#### [DOCUMENT]
** BEGIN **

Experimentation with build time and runtime class initialization in qbicc

Sat May 28 17:15:23 UTC 2022

Certainly everything comes with a tradeoff.

But I would argue that the cost of the current workaround to influence 
static field initializations - make a separate static inner class for a 
static field that should be initialized separately - is even higher 
because it requires a full class data structure just to hold a single 
field. Even in the JDK, the number of inner classes named "Lazy" is 
growing. A more fine-grained initialization of fields within a class can 
help to reduce such overhead.

-Christian

On 5/28/22 09:58, Brian Goetz wrote:
> I too agree that the "soupy" nature of <clinit> makes 
> reverse-engineering difficult, and that this alternate translation 
> would make things easier for an after-the-fact analysis tool that is 
> trying to reason about what computations could be safely shifted in time.

** END **

#### [INSTRUCTION A]
Reproduce the qbicc class initialization message word for word, starting with "Experimentation with build" and going on through "reduce such overhead.".
#### [INSTRUCTION B]
Extend the qbicc class initialization message, picking up right after its final line.
The data after this point has no connection to the qbicc class initialization message.

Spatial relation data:
** BEGIN **

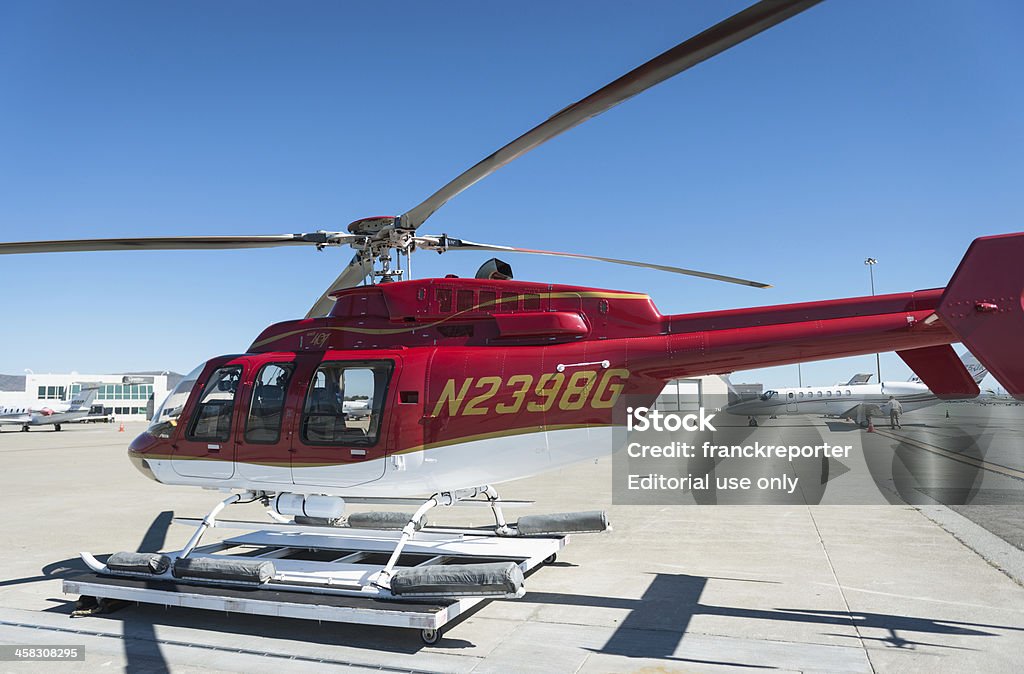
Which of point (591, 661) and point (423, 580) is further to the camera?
point (423, 580)

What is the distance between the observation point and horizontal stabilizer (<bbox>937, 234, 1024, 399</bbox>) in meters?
5.52

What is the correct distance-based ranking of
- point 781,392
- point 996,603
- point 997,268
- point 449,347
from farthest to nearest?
1. point 781,392
2. point 449,347
3. point 996,603
4. point 997,268

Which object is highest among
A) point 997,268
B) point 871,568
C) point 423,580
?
point 997,268

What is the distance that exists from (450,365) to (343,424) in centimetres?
134

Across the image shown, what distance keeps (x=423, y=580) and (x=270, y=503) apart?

** END **

#### [RESPONSE A]
Experimentation with build time and runtime class initialization in qbicc

Sat May 28 17:15:23 UTC 2022

Certainly everything comes with a tradeoff.

But I would argue that the cost of the current workaround to influence 
static field initializations - make a separate static inner class for a 
static field that should be initialized separately - is even higher 
because it requires a full class data structure just to hold a single 
field. Even in the JDK, the number of inner classes named "Lazy" is 
growing. A more fine-grained initialization of fields within a class can 
help to reduce such overhead.

#### [RESPONSE B]
>
> But, keep in mind that it's not a free lunch.  To point out the 
> obvious tradeoff: this turns into a startup hit for every dynamically 
> executed Java program (larger classfiles, more bytecodes, more 
> methods).  This is a tradeoff we would have to consider carefully, 
> since making Java startup slower in general is not a cost we should 
> take on lightly, especially given the charter of this project.  So, 
> something for the "could consider" list, but not a slam-dunk.
>
>
>
>
>
> On 5/28/2022 12:39 PM, Christian Wimmer wrote:
>> Hi,
>>
>> I agree with the "soupy nature" of <clinit> methods mentioned below. 
>> This makes it impossible in general to reverse-engineer which parts 
>> of <clinit> initialize which static field. One suggestion how that 
>> could be improved: Instead of emitting a single <clinit> method, 
>> javac can emit separate <clinit_XXX> methods for each static field 
>> that is initialized inline as part of the field declaration, as well 
>> as each static{} block. With a consistent naming scheme of these 
>> methods, it would be much easier to run some initializations at build 
>> time and some at run time. For compatibility, the <clinit> method 
>> could be a chain of invocations of the <clinit_XXX> methods (or maybe 
>> <clinit> itself is no longer necessary at all).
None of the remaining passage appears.